Vitamin A intake and osteoporosis: a clinical review.
If osteoporosis is linked with vitamin A (Vit A) A consumption, millions of people could be affected. A MEDLINE search was performed with keywords retinol, beta-carotene, and osteoporosis. Of 20 clinical studies, 3 were randomized controlled trials (RCTs), 14 were observational studies, and 3 were case reports. Most (8) observational studies were cross-sectional. Oral retinoyl palmitate (RP) in high doses induces fractures and radiographic osteoporosis in animals. Retinol intake from diet or supplements is negatively associated with lumbar, femoral neck, and trochanter bone mineral density (BMD). There is a graded increase in relative risk of hip fracture with increasing retinol intake, attributable primarily to retinol (either from diet or supplements) but not beta-carotene intake. Higher serum retinol levels are associated with higher risk of any fracture and with higher risk of hip fracture, whereas there is no evidence of harm associated with beta-carotene intake. The few RCTs involve serum markers of bone metabolism, not bone density or fracture outcomes. Observational studies are generally consistent in finding harm from either dietary or supplemental retinol intake on BMD and hip fracture risk. Total Vit A intake is more important than source in determining harm. Adverse effects may occur at a level of retinol intake that is only about twice the current recommendation for adult females.

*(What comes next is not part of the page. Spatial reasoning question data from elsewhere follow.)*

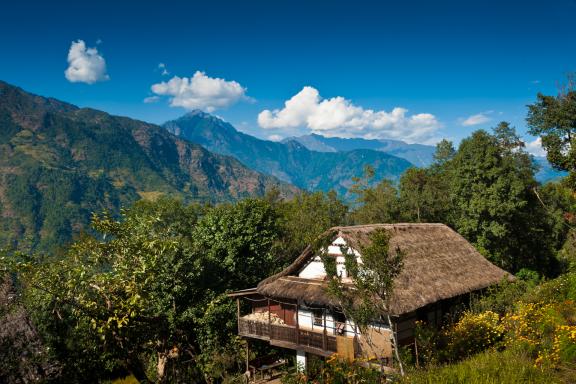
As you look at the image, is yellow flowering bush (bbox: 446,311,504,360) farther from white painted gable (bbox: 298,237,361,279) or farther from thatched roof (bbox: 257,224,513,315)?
white painted gable (bbox: 298,237,361,279)

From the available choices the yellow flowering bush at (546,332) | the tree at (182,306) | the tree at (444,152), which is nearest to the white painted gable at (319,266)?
the tree at (182,306)

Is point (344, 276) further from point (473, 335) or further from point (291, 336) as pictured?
point (473, 335)

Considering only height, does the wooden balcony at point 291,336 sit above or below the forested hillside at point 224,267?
below

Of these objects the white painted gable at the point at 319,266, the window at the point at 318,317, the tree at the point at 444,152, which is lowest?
the window at the point at 318,317

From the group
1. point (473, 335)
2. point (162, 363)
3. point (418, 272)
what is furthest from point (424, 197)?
point (162, 363)

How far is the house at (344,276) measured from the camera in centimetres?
1891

It is not yet possible to set a specific level of retinol intake above which bone health is compromised. Pending further investigation, Vit A supplements should not be used with the express goal of improving bone health.
J Womens Health (Larchmt) Oct 2004
The recommended dietary allowance (RDA) for Vitamin as preformed Vitamin A (Retinol Activity Equivalents) is 700 mcg (or 2,333 IU). This article suggests that twice that, or 4666 IU, increases fracture risk.